Sentencia Administrativo ...ro de 2015

Última revisión
14/07/2015

Sentencia Administrativo Nº 76/2015, Tribunal Superior de Justicia de Comunidad Valenciana, Sala de lo Contencioso, Sección 2, Rec 80/2013 de 06 de Febrero de 2015

nuevo

GPT Iberley IA

Copiloto jurídico

Relacionados:

Tiempo de lectura: 13 min

Orden: Administrativo

Fecha: 06 de Febrero de 2015

Tribunal: TSJ Comunidad Valenciana

Ponente: SOLER MARGARIT, MIGUEL ANTONIO

Nº de sentencia: 76/2015

Núm.

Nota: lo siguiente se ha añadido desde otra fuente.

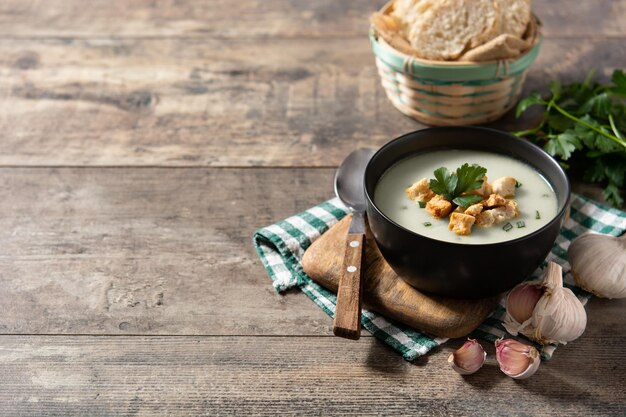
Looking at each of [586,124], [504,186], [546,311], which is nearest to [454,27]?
[586,124]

Cendoj: 46250330022015100027


Encabezamiento

Recurso nº 80/2013

TRIBUNAL SUPERIOR DE JUSTICIA DE LA COMUNIDAD VALENCIANA

SALA DE LO CONTENCIOSO ADMINISTRATIVO

Sección Segunda

S E N T E N C I A Nº 76/2015

Ilmos. Sres:

PRESIDENTA

Dª Alicia Millán Herrándis

MAGISTRADOS

D. Miguel Soler Margarit

D. Rafael Manzana Laguarda

En Valencia a seis de febrero de dos mil quince.

VISTOS por la Sala de lo Contencioso-Administrativo del Tribunal Superior de Justicia de la Comunidad Valenciana (Sección Segunda) los autos nº 80/2013, seguidos entre partes, de la una y como demandante, don Victoriano , representada por la Procuradora doña Alicia Ramírez López dirigida por la Letrada doña Mª Ascensión López López; y de la otra, como Administración demandada, la Sociedad Estatal Correos y Telégrafos, S.A., representada y dirigida por el Abogado del Estado, recurso interpuesto contra la Resolución del Subdirector de Gestión, Organización y Desarrollo de Personas de 14 de febrero de 2013.

Antecedentes

Primero. El indicado recurrente, en escrito presentado en la Secretaría de esta Sala, interpuso el recurso contra el acto administrativo ya reseñado.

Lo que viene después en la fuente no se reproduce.